Ballet
In poignant contrast with the experience of ballet girls, Syvert, Torgeir and Lucas carry with them the knowledge that boys are special in this rarefied world. They choose it, with little doubt that it will choose them too. They train with equal dedication but are markedly different in their approach to the craft. Lukas is the most atypical ballet star and shows his potential from the outset but elevation from corps to a chance at the world stage will cost him the camaraderie and safety net of his life in Norway. As all three strive for a place at the National Academy of Arts, in Oslo, he is faced with a dilemma. Is it better to remain the best among his peers or to reach further and potentially be the lesser talent among a crowd of strangers?
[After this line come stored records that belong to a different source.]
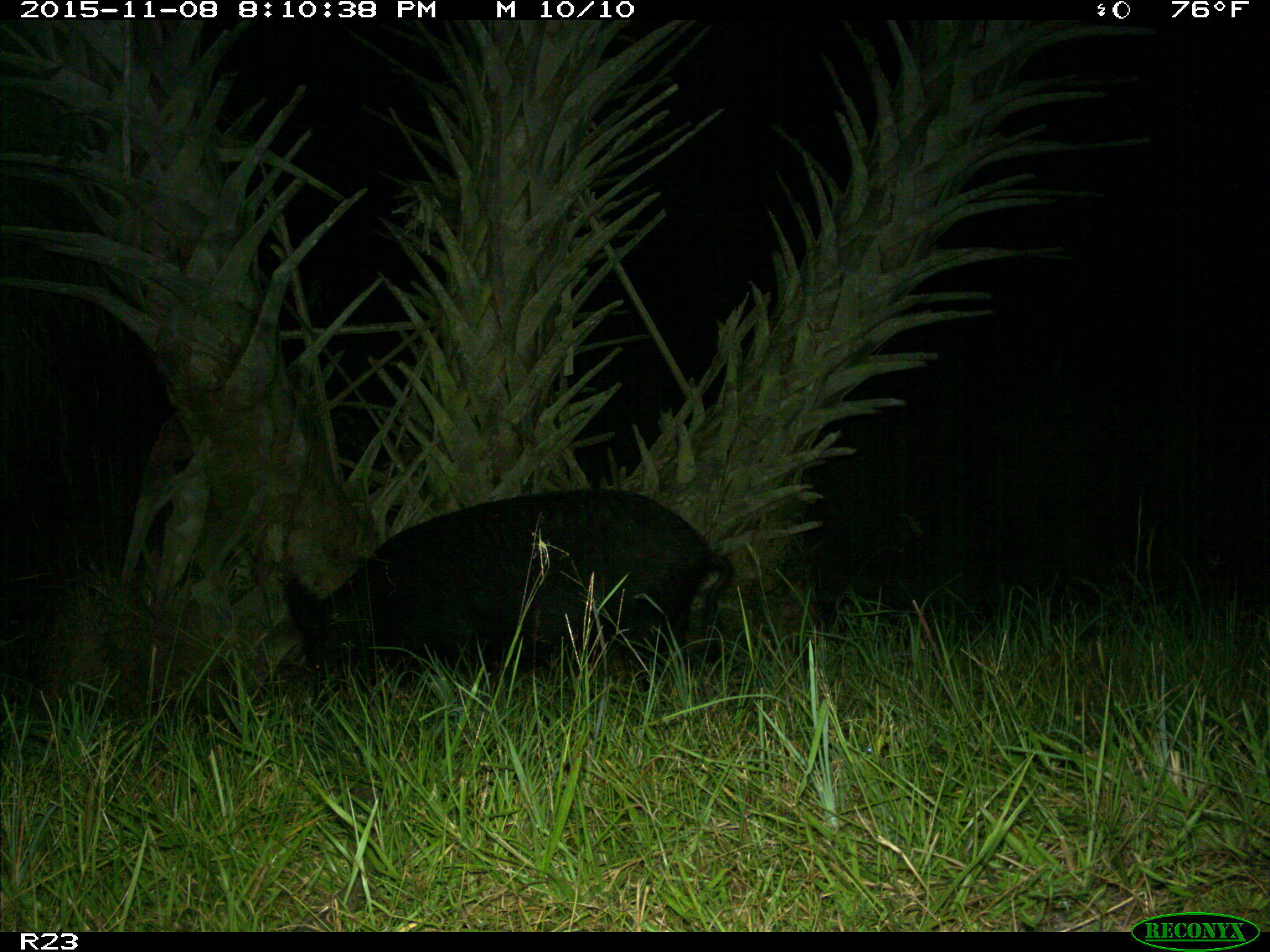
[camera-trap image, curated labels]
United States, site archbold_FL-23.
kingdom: Animalia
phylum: Chordata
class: Mammalia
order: Artiodactyla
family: Suidae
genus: Sus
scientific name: Sus scrofa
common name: wild boar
Torgeir has been touched by all three banes of teenaged existence – acne, inarticulacy and awkwardness. And yet through dance he is transformed. The choreographers’ skills lend him a physical vocabulary he does not stumble over and the rigours of training rack his self conscious spine straight. More essential for his growth though is the time spent with his friends. Each boy cites the raucous moments in the changing room before class as the highlight of their day. The changing room becomes a metaphor for their broader ballet journey as ambition and age alters the dynamic between the trio and the inevitable stride towards adulthood cleaves them apart.
Syvert finds the transition from ballet as after school activity to a potential life after school, tough. The young Asian-Norwegian he struggles with issues of identity early in the film – a thread that is left frustratingly unexplored – and worries about the toll class will take on his real world friendships. All three share a high school teacher who has a brusquely pragmatic approach to the romantic world of dance. Pushing the boys to consider where they will be when injury and age steal their careers away. Lukas’s focus is unswerving but Syvert and Torgeir are better able to consider another life, offstage. Syvert walks away from ballet early in the shoot but feels compelled to return and it is he who most evolves. Despite Ballet Boys’ devotion to the more textbook story of Lukas, it is Syvert who provokes our sympathy and smiles.
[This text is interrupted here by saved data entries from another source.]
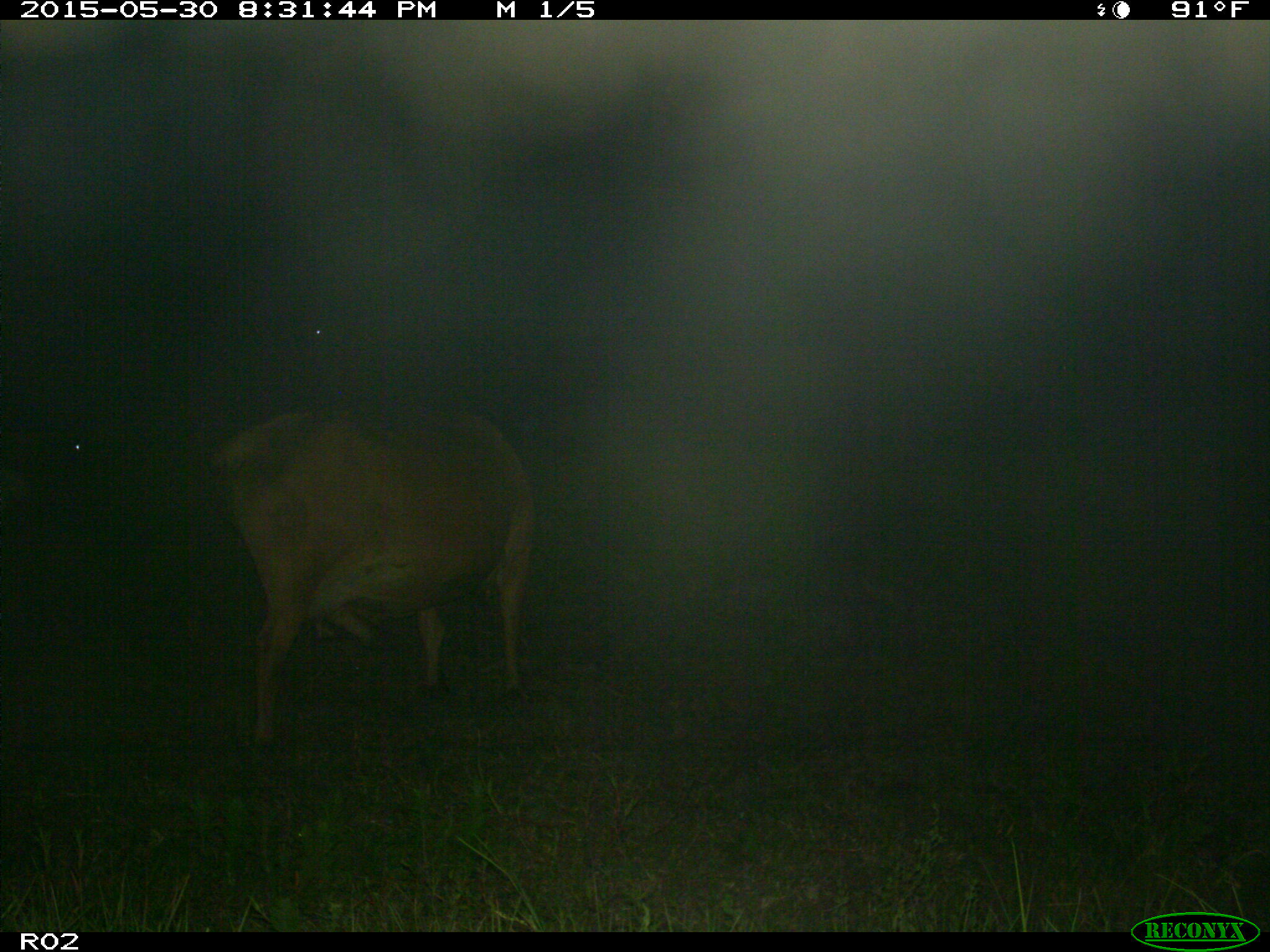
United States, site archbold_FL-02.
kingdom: Animalia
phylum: Chordata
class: Mammalia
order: Artiodactyla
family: Bovidae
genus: Bos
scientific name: Bos taurus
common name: domestic cow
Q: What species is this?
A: Bos taurus (domestic cow).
With the benefit of sparse but exceptionally striking dance footage (the film was shot on Sony HD FS100 and RED cameras) Ballet Boys fully immerses its audience in the boys’ lives. The result is delightful. More a bittersweet exploration of ambition and friendship than a straightforward ballet documentary, the genuine affection between the leads and of the filmmaker for his subjects shines through every intimate frame. David Kinsella’s compelling A Beautiful Tragedy (2008) – following fledgling ballerina Oksana Skorik through Perm State Ballet School – left viewers impressed but downcast. What a difference a change of gender and location makes. Ballet Boys runs 20 minutes longer and remains joyous throughout. The lack of technical dance sequences or heavy personal revelations will irk some but we are not shortchanged.
In place of high drama and high jumps we are offered love and tenderness. The love Lukas has for his singularly cool and supportive family, the tenderness with which the boys support and taunt one another and the unabiding love for ballet which unites leads and storyteller. It throws up conflicting emotions to see that love flourish unchecked by the burdens female dancers bear and the gentle pacing does leave room to ponder the imbalance. Perhaps it was the part-time nature of their training that allowed the three to remain so carefree. Perspective from one of their duet partners would have offered interesting context. Let us hope another chapter of the Ballet Boys story will provide a reply.